Journal Of Applied Horticulture ISSN: 0972-1045


Mohammed, M; Brathwaite, R A I

Department of Food Production, Faculty of Agriculture and Natural Sciences, The University of the West Indies, St. Augustine, Trinidad and Tobago.

Key words: chilling injury, cold resistance, cultivars, fruits, postharvest decay, ripening, storage decay, storage disorders, susceptibility, tomatoes, varietal reactions

Journal of Applied Horticulture, 2000, volume 2, issue 2, pages 76-78.

Abstract: Studies on the sensitivity to chilling injury (CI) of 8 processing and 8 non-processing tomato cultivars stored at the table-ripe stage were examined. Fruits were stored for 21 days at 7 degrees C and upon transfer to 20 degrees C for 1 or 3 days, respectively. The low correlation coefficient between pitting and decay suggested that these two early manifestations of CI are not significantly related.
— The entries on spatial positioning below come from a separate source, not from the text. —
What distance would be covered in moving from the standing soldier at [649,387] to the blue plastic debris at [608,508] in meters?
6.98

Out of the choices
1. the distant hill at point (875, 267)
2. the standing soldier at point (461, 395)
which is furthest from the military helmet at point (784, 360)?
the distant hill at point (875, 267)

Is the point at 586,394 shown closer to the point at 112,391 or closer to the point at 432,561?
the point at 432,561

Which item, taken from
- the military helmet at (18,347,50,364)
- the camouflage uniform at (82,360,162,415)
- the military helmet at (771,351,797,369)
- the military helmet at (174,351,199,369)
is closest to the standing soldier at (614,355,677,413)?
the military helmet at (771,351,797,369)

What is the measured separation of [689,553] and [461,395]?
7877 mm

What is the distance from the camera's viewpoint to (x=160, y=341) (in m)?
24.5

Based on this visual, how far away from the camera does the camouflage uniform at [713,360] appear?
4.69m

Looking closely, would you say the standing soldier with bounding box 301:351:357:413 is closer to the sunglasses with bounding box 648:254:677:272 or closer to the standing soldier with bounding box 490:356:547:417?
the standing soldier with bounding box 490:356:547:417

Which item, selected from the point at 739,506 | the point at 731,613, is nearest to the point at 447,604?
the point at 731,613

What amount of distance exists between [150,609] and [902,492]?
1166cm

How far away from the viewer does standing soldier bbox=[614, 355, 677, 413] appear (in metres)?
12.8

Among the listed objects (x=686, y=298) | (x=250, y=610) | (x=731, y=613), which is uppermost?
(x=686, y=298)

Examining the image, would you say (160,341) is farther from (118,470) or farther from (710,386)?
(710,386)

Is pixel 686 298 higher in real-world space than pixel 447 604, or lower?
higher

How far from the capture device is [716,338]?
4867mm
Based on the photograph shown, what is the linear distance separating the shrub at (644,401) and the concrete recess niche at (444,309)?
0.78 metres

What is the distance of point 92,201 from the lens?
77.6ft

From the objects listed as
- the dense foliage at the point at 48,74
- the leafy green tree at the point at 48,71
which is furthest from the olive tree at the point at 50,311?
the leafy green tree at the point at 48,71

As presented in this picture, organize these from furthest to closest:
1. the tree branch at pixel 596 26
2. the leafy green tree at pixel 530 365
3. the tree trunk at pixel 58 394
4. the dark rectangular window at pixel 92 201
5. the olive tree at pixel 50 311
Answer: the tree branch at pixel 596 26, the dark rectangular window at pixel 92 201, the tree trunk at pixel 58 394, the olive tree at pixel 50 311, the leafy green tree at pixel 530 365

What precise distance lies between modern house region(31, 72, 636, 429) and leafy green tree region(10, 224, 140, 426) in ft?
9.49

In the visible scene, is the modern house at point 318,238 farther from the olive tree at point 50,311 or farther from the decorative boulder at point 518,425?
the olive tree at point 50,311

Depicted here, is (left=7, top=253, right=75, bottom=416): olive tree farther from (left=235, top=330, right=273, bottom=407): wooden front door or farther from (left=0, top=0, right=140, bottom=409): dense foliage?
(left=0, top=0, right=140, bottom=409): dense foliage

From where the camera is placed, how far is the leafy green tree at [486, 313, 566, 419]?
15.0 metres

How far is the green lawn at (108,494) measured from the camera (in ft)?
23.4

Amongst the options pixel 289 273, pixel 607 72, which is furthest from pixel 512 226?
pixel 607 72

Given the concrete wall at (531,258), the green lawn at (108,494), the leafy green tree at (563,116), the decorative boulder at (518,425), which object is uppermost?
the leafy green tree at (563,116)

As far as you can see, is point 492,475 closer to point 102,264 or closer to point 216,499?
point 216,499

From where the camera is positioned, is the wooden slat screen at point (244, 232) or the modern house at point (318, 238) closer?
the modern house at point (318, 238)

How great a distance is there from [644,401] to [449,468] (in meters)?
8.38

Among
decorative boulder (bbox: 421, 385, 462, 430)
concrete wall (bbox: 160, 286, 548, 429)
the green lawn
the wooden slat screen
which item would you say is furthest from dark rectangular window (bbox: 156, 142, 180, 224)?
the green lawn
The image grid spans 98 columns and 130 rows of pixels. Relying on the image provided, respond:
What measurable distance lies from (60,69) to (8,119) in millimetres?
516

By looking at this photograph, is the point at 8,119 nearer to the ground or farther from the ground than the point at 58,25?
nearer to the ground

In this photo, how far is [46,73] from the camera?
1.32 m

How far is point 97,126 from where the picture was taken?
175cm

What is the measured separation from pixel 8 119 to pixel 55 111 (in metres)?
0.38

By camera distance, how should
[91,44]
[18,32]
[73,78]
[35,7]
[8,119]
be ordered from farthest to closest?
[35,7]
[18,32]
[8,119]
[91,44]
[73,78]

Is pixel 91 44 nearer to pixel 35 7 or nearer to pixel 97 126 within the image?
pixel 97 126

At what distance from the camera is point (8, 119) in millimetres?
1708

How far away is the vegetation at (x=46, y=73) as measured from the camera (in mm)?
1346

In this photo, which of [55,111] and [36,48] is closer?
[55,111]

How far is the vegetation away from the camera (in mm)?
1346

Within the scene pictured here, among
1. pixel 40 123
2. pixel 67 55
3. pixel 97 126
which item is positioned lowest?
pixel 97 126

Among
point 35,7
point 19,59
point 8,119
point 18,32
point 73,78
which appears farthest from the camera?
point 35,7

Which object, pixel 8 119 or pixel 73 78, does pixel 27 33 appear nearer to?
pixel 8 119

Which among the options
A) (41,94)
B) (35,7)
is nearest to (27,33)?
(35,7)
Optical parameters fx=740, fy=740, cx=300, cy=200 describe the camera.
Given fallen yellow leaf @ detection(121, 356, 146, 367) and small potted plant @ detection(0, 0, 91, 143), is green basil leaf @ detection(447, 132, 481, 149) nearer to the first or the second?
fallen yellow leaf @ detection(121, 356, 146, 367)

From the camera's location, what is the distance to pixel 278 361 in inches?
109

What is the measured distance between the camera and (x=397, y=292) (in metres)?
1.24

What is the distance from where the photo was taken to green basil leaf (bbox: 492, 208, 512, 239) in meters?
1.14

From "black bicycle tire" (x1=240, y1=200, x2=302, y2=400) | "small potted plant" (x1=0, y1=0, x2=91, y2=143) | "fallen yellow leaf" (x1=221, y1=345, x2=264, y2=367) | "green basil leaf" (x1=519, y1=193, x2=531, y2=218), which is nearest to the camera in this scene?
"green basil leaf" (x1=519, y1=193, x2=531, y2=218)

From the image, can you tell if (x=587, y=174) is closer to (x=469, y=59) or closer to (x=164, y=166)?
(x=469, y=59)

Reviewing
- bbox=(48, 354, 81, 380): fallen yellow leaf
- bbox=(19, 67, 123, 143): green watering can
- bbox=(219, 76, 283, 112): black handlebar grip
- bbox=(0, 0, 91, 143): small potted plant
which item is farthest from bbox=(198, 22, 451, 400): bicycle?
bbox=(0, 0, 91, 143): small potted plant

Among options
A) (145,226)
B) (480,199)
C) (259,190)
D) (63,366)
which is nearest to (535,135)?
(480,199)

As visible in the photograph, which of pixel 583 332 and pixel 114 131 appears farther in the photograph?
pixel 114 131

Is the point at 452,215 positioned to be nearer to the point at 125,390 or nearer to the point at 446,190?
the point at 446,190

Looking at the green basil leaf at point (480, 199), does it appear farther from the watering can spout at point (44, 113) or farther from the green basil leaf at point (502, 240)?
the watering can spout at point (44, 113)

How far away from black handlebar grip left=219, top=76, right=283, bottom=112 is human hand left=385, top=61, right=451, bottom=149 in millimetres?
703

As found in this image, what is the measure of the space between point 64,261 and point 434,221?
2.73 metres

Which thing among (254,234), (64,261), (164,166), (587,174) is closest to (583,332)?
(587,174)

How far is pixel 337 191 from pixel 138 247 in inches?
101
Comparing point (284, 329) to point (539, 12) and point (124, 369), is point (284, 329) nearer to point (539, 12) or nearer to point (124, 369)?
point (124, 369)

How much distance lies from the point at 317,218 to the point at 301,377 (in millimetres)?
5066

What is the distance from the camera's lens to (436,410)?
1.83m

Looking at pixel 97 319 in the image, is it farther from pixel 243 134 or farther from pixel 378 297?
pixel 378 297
The least sensitive tomato cultivars to CI were Advantage, Dorado, and Rio Grande among the processing types and Star Pak and Walters of the non-processing types. The least tolerant to CI were processing cultivars Caraibe and Cascade and non-processing cultivars Early Set, Carnival, and Capitan. The observed tolerance of table-ripe tomatoes after 21 days at 7 degrees C plus 3 days at 20 degrees C compared to control fruit stored continuously at 20 degrees C for only 8-11 days indicates that a longer marketing period could be obtained at temperatures lower than those currently recommended.

Ripening effects on the chilling sensitivity of processing and non-processing tomato cultivars.